### [Selected passage]

By contrast, the Free State government managed to expand its forces dramatically after the start of the war. Michael Collins and his commanders were able to build up an army which was able to overwhelm their opponents in the field. British supplies of artillery, aircraft, armoured cars, machine guns, small arms and ammunition were much help to pro-treaty forces. The National Army amounted to 14,000 men by August 1922, was 38,000 strong by the end of 1922 and by the end of the war, it had swollen to 55,000 men and 3,500 officers, far in excess of what the Irish state would need to maintain in peacetime. Collins' most ruthless officers and men were recruited from the Dublin "Active Service Unit" (the elite unit of the IRA's Dublin Brigade), which Collins had commanded in the Irish War of Independence and in particular from his assassination unit, "The Squad". In the new National Army, they were known as the Dublin Guard. Towards the end of the war, they were implicated in some notorious atrocities against anti-treaty guerrillas. Most of the National Army's officers were Pro-Treaty IRA men, as were a substantial number of their soldiers. However, many of the new army's other recruits were unemployed veterans of the First World War, where they had served in the Irish Division of the British Army. Former British Army officers were also recruited for their technical expertise. The Republicans made much use of this fact in their propaganda —- claiming that the Free State was only a proxy force for Britain itself. However, in fact, the majority of the Free State soldiers were raw recruits without military experience in either the First World War or the subsequent Irish War of Independence.

The Free State takes major towns

With Dublin in pro-treaty hands, conflict spread throughout the country. The war started with the anti-treaty forces holding Cork, Limerick and Waterford as part of a self-styled independent "Munster Republic". However, the anti-treaty side were not equipped to wage conventional war. As a result Liam Lynch was unable to take advantage of the Republicans' initial advantage in numbers and territory held. He hoped simply to hold the "Munster Republic" long enough to force Britain to re-negotiate the treaty.

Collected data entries
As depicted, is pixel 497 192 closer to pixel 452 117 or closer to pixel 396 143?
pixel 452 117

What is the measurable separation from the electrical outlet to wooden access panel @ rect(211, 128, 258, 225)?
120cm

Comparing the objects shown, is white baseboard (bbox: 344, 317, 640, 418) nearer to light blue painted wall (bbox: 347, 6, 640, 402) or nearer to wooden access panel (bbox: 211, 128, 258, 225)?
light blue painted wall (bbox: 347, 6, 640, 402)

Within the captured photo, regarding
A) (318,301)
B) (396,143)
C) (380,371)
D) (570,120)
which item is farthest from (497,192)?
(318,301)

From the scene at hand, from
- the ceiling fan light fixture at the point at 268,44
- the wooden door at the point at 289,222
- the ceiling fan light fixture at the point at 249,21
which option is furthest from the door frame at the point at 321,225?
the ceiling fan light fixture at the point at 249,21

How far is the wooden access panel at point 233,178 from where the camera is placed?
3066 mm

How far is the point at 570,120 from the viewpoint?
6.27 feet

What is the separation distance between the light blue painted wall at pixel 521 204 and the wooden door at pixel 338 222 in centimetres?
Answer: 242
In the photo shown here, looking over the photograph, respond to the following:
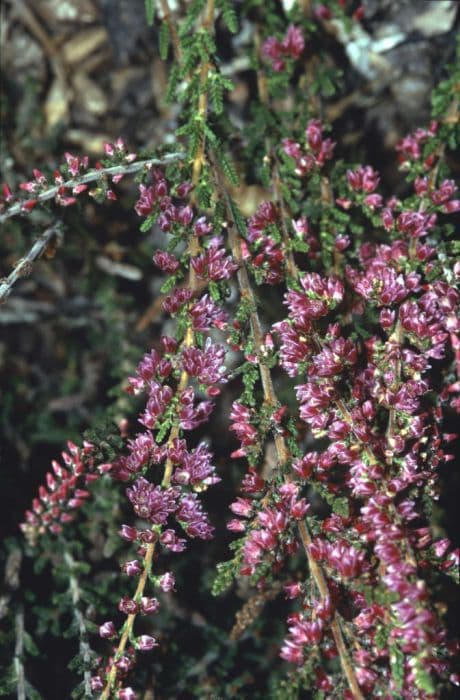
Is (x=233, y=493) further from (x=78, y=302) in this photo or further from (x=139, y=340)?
(x=78, y=302)

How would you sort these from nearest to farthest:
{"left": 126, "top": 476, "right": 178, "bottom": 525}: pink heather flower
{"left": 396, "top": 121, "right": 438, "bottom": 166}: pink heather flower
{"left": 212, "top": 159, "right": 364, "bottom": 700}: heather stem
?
1. {"left": 212, "top": 159, "right": 364, "bottom": 700}: heather stem
2. {"left": 126, "top": 476, "right": 178, "bottom": 525}: pink heather flower
3. {"left": 396, "top": 121, "right": 438, "bottom": 166}: pink heather flower

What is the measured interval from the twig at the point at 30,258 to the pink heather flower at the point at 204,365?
23.1 inches

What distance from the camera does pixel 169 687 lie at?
289 cm

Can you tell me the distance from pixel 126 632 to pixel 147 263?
2.29 m

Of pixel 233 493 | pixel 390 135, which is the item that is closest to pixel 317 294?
pixel 233 493

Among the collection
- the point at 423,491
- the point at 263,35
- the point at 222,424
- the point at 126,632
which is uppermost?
the point at 263,35

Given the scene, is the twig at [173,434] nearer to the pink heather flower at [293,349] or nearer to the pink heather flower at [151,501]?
the pink heather flower at [151,501]

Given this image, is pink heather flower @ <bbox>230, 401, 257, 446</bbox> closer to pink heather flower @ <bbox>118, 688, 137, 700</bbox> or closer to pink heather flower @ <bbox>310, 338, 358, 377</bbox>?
pink heather flower @ <bbox>310, 338, 358, 377</bbox>

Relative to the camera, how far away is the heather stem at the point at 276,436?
1.96m

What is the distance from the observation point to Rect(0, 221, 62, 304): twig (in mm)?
2328

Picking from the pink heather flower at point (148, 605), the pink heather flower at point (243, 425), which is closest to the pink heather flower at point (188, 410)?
the pink heather flower at point (243, 425)

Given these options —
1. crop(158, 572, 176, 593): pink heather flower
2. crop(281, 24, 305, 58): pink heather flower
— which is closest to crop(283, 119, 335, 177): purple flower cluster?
crop(281, 24, 305, 58): pink heather flower

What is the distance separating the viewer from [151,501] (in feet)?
7.16

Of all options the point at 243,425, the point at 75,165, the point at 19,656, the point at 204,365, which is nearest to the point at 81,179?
the point at 75,165
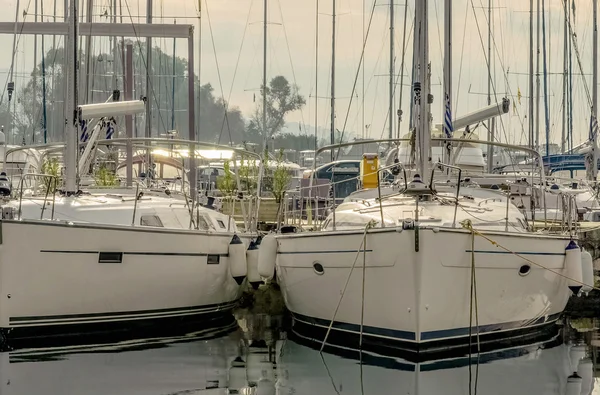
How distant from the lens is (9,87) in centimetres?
2759

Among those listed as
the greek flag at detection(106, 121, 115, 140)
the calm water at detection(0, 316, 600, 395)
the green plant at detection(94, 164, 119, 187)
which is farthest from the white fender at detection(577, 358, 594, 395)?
the greek flag at detection(106, 121, 115, 140)

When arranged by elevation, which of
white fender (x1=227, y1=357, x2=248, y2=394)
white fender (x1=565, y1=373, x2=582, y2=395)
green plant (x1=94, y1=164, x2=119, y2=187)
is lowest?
white fender (x1=227, y1=357, x2=248, y2=394)

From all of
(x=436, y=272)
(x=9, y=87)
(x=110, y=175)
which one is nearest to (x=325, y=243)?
(x=436, y=272)

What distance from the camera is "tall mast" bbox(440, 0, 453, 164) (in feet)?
62.8

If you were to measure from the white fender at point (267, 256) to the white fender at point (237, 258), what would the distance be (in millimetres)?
801

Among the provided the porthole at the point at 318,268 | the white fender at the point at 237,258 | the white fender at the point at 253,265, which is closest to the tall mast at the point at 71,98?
the white fender at the point at 237,258

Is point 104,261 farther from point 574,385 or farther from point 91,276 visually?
point 574,385

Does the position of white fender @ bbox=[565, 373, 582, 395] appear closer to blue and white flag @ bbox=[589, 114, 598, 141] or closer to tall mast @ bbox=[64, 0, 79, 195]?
tall mast @ bbox=[64, 0, 79, 195]

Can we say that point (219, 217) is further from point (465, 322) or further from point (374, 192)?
point (465, 322)

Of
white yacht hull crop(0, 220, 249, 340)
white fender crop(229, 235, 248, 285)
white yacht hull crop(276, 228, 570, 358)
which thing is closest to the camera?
white yacht hull crop(276, 228, 570, 358)

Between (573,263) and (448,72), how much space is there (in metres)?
5.70

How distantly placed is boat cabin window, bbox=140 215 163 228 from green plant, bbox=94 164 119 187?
4.09 metres

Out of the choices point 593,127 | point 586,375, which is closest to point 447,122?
point 586,375

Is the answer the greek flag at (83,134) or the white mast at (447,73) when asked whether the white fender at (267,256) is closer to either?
the white mast at (447,73)
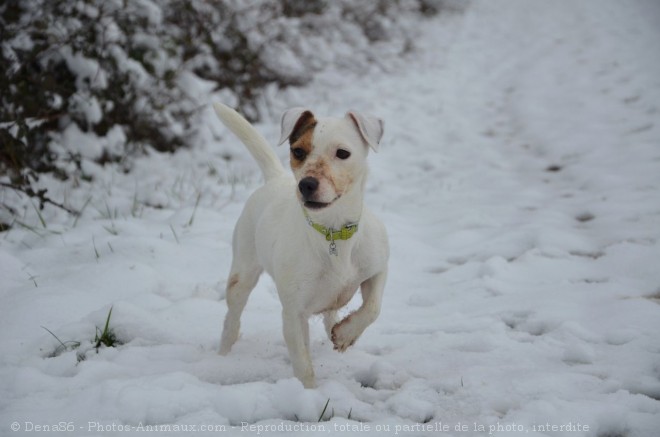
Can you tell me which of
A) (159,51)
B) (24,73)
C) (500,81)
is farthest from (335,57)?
(24,73)

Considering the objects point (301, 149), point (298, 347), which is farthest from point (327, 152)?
point (298, 347)

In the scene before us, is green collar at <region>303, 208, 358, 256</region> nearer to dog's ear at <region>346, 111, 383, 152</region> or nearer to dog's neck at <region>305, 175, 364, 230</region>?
dog's neck at <region>305, 175, 364, 230</region>

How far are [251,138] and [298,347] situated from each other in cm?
138

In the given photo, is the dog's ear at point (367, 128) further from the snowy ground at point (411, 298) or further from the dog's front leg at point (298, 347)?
the snowy ground at point (411, 298)

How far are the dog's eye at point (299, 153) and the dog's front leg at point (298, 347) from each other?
73 centimetres

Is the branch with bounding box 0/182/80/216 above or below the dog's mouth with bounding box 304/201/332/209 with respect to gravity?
below

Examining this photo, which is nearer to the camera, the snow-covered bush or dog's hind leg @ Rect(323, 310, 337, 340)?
dog's hind leg @ Rect(323, 310, 337, 340)

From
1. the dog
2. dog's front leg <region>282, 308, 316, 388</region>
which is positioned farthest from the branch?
dog's front leg <region>282, 308, 316, 388</region>

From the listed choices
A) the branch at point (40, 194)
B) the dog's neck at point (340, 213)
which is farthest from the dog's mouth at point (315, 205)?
the branch at point (40, 194)

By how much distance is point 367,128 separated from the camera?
2.70m

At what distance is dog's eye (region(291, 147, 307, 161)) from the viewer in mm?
2586

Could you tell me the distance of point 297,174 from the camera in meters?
2.54

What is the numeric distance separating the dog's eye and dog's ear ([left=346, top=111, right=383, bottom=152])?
1.02 feet

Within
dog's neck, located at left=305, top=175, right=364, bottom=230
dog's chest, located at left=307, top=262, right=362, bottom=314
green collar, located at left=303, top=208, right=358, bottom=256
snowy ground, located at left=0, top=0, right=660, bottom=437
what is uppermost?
dog's neck, located at left=305, top=175, right=364, bottom=230
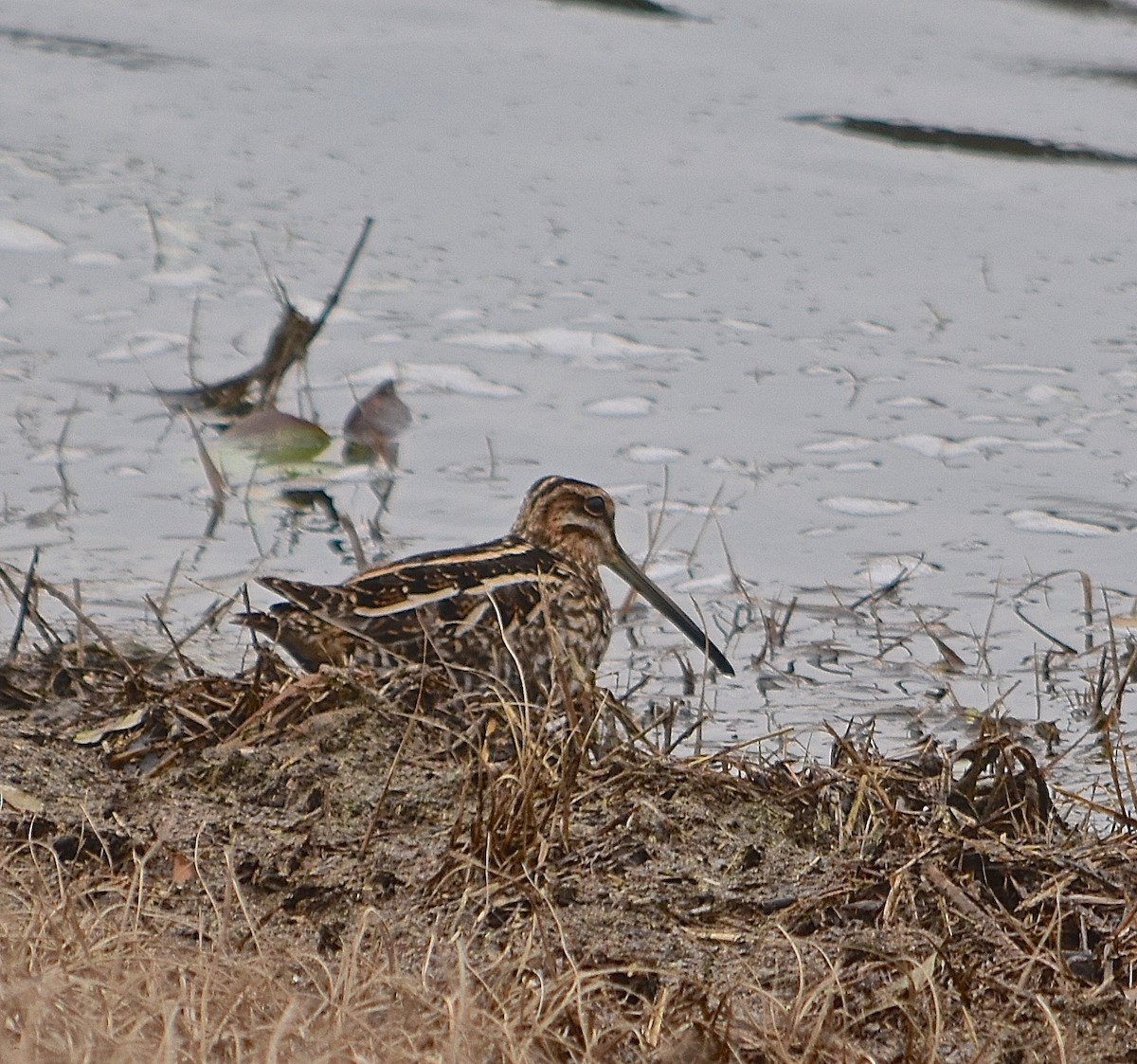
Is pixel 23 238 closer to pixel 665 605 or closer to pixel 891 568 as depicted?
pixel 665 605

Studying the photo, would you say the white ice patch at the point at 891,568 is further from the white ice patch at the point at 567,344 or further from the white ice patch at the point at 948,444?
the white ice patch at the point at 567,344

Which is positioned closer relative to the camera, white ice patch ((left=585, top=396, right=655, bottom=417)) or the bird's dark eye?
the bird's dark eye

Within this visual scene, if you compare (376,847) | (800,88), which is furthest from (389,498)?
(800,88)

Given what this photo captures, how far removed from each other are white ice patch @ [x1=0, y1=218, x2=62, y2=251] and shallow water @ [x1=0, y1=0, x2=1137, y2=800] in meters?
0.02

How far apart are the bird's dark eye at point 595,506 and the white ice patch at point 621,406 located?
1088 millimetres

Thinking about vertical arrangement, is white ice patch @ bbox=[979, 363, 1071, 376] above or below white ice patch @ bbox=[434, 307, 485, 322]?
above

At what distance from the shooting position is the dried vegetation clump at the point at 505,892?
7.70 feet

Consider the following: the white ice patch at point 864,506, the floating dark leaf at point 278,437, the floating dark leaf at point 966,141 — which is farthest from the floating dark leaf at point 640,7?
the white ice patch at point 864,506

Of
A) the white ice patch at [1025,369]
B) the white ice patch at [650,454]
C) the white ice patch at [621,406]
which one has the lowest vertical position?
the white ice patch at [650,454]

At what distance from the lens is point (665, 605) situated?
4.52 m

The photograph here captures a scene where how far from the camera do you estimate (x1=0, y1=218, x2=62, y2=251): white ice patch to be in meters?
6.62

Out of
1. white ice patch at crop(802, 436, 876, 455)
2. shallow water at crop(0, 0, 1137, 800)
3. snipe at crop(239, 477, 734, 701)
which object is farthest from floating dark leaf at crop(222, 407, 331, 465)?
white ice patch at crop(802, 436, 876, 455)

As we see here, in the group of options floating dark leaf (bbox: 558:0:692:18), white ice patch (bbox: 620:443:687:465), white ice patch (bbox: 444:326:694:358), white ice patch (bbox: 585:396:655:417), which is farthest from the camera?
floating dark leaf (bbox: 558:0:692:18)

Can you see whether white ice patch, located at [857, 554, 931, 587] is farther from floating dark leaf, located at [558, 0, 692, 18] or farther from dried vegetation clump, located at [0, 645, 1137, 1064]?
floating dark leaf, located at [558, 0, 692, 18]
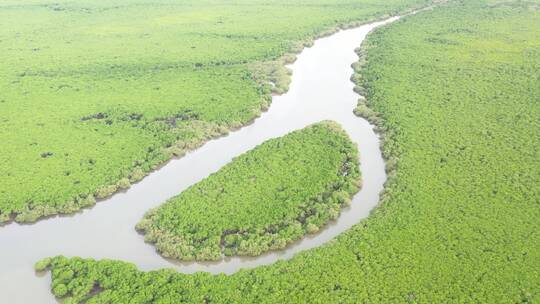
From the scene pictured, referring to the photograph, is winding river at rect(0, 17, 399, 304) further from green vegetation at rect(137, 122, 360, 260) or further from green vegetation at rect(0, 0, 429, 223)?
green vegetation at rect(0, 0, 429, 223)

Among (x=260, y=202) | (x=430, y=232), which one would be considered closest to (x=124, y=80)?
(x=260, y=202)

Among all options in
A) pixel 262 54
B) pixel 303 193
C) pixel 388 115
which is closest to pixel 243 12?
pixel 262 54

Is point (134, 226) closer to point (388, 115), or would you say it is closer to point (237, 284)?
point (237, 284)

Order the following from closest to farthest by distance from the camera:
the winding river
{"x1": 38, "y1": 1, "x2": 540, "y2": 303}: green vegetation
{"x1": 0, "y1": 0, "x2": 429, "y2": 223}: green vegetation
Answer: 1. {"x1": 38, "y1": 1, "x2": 540, "y2": 303}: green vegetation
2. the winding river
3. {"x1": 0, "y1": 0, "x2": 429, "y2": 223}: green vegetation

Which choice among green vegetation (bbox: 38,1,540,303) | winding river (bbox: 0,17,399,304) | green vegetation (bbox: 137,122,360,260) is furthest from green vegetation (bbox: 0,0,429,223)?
green vegetation (bbox: 38,1,540,303)

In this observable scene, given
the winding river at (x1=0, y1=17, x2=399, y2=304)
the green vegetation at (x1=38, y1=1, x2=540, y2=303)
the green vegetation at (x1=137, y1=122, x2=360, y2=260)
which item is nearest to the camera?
the green vegetation at (x1=38, y1=1, x2=540, y2=303)

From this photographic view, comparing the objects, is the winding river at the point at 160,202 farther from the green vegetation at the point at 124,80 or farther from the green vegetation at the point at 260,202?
the green vegetation at the point at 124,80

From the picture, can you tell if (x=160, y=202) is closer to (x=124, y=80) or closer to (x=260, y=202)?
(x=260, y=202)

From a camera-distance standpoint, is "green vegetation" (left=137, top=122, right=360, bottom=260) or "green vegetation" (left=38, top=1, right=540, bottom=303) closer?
"green vegetation" (left=38, top=1, right=540, bottom=303)
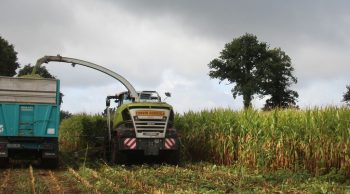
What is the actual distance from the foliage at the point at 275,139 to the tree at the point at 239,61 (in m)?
42.2

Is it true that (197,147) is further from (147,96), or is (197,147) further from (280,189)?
(280,189)

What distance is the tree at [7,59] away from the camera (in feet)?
166

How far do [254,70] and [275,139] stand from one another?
157 ft

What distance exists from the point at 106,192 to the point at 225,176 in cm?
400

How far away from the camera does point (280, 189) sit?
11.0 m

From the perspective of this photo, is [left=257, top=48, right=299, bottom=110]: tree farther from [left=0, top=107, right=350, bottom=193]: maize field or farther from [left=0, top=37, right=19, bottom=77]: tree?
[left=0, top=107, right=350, bottom=193]: maize field

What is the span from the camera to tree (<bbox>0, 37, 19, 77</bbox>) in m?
50.5

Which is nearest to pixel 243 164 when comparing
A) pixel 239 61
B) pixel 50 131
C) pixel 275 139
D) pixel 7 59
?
pixel 275 139

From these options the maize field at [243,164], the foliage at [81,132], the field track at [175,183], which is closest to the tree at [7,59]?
the foliage at [81,132]

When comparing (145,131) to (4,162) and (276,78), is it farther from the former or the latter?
(276,78)

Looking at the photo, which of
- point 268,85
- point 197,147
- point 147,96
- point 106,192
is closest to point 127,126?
point 147,96

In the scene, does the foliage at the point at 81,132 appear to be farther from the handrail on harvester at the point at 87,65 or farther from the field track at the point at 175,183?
the field track at the point at 175,183

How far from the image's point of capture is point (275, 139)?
1573 centimetres

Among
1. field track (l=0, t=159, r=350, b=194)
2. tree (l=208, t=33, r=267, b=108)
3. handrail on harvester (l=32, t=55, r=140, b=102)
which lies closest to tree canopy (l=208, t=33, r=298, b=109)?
tree (l=208, t=33, r=267, b=108)
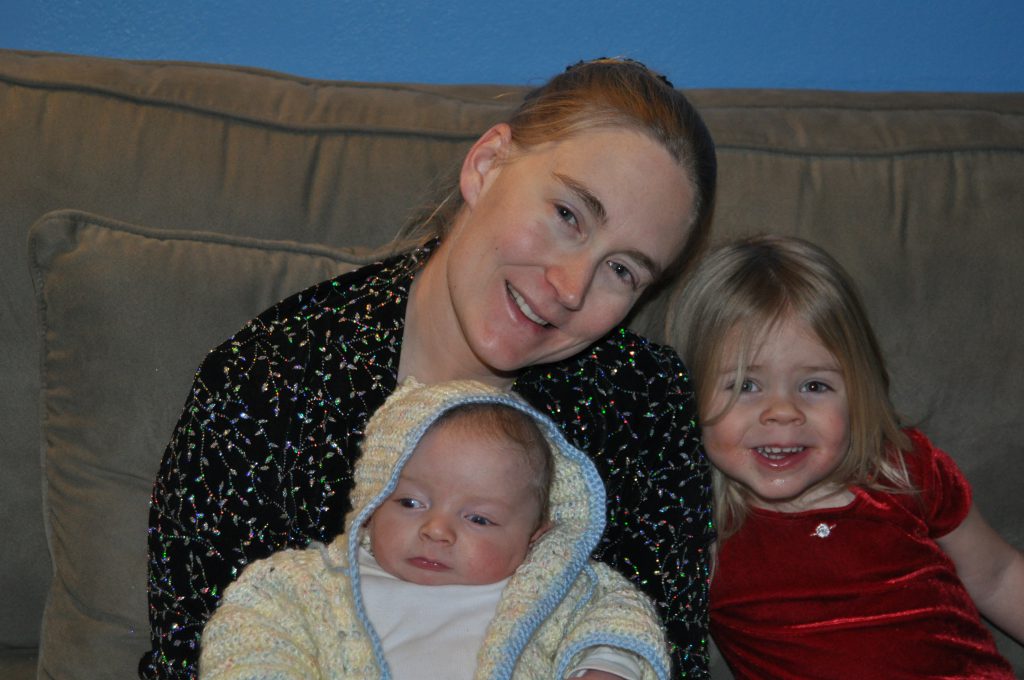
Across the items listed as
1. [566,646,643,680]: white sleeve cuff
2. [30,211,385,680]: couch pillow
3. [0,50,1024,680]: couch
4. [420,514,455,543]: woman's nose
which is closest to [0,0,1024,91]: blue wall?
[0,50,1024,680]: couch

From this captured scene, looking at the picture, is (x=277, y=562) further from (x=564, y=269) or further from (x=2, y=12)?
(x=2, y=12)

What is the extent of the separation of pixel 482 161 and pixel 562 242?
0.70ft

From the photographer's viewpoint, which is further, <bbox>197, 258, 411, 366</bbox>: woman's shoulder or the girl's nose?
the girl's nose

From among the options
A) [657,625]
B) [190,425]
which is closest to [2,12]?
[190,425]

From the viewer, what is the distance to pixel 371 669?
1331 mm

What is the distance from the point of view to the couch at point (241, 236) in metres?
1.56

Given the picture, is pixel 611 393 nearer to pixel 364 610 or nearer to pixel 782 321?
pixel 782 321

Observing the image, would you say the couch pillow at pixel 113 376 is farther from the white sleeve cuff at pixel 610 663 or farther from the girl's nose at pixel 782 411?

### [Stated goal 1]
Lay out the entries from the line with "How far do [254,70]" to the line with "1573 centimetres", both included, as a Markdown table with the columns Row and Line, one numbered row per line and blank lines left out.
### [Stated goal 2]
Continue the passage on the Irish Civil War from its last sentence.
The entries bear no relation to the passage on the Irish Civil War.

### [Exercise response 1]
| Row | Line |
|---|---|
| 1 | How far do [254,70] and [275,139] stand from one another? |
| 2 | 157 ft |
| 3 | What distance exists from the point at 106,192 to the point at 225,176 in cm? |
| 4 | 400 |
| 5 | How far away from the camera does point (280, 189) sit? |
| 6 | 11.0 m |
| 7 | From the perspective of this photo, is [left=257, top=48, right=299, bottom=110]: tree farther from [left=0, top=107, right=350, bottom=193]: maize field or farther from [left=0, top=37, right=19, bottom=77]: tree? |
| 8 | [left=0, top=107, right=350, bottom=193]: maize field |
| 9 | What is the span from the camera to tree (<bbox>0, 37, 19, 77</bbox>) in m? |
| 10 | 50.5 |
| 11 | Which is nearest to pixel 243 164 when comparing |
| 12 | A) pixel 239 61 |
| 13 | B) pixel 50 131 |
| 14 | C) pixel 275 139 |
| 15 | D) pixel 7 59 |
| 16 | ? |
| 17 | pixel 275 139 |
| 18 | From these options the maize field at [243,164], the foliage at [81,132], the field track at [175,183], which is closest to the tree at [7,59]? |
| 19 | the foliage at [81,132] |
| 20 | When comparing (145,131) to (4,162) and (276,78), is it farther from the former or the latter? |
| 21 | (276,78) |
| 22 | Looking at the photo, which of |
| 23 | - point 268,85 |
| 24 | - point 197,147 |
| 25 | - point 147,96 |
| 26 | - point 106,192 |
| 27 | is closest to point 127,126? |
| 28 | point 147,96 |
| 29 | In the scene, does the foliage at the point at 81,132 appear to be farther from the handrail on harvester at the point at 87,65 or farther from the field track at the point at 175,183? |
| 30 | the field track at the point at 175,183 |
| 31 | How far from the image's point of capture is point (275, 139)? |
| 32 | 1573 centimetres |

### [Exercise response 2]
The large towns in Ireland were all relatively easily taken by the Free State in August 1922. Michael Collins, Richard Mulcahy and Eoin O'Duffy planned a nationwide Free State offensive, dispatching columns overland to take Limerick in the west and Waterford in the south-east and seaborne forces to take counties Cork and Kerry in the south and Mayo in the west. In the south, landings occurred at Union Hall in Co. Cork and Fenit, the port of Tralee, in Co. Kerry. Limerick fell on July 20, Waterford on the same day and Cork city on August 10 after a Free State force landed by sea at Passage West. Another seaborne expedition to Mayo in the west secured government control over that part of the country. While in some places the Republicans had put up determined resistance, nowhere were they able to defeat regular forces armed with artillery and armour. The only real conventional battle during the Free State offensive, the Battle of Killmallock, was fought when Free State troops advanced south from Limerick.

Government victories in the major towns inaugurated a period of inconclusive guerrilla warfare. Anti-Treaty IRA units dispersed and held out in areas such as the western part of counties Cork and Kerry in the south, county Wexford in the east and counties Sligo and Mayo in the west. Sporadic fighting also took place around Dundalk, where Frank Aiken and the Fourth Northern Division of the Irish Republican Army were based.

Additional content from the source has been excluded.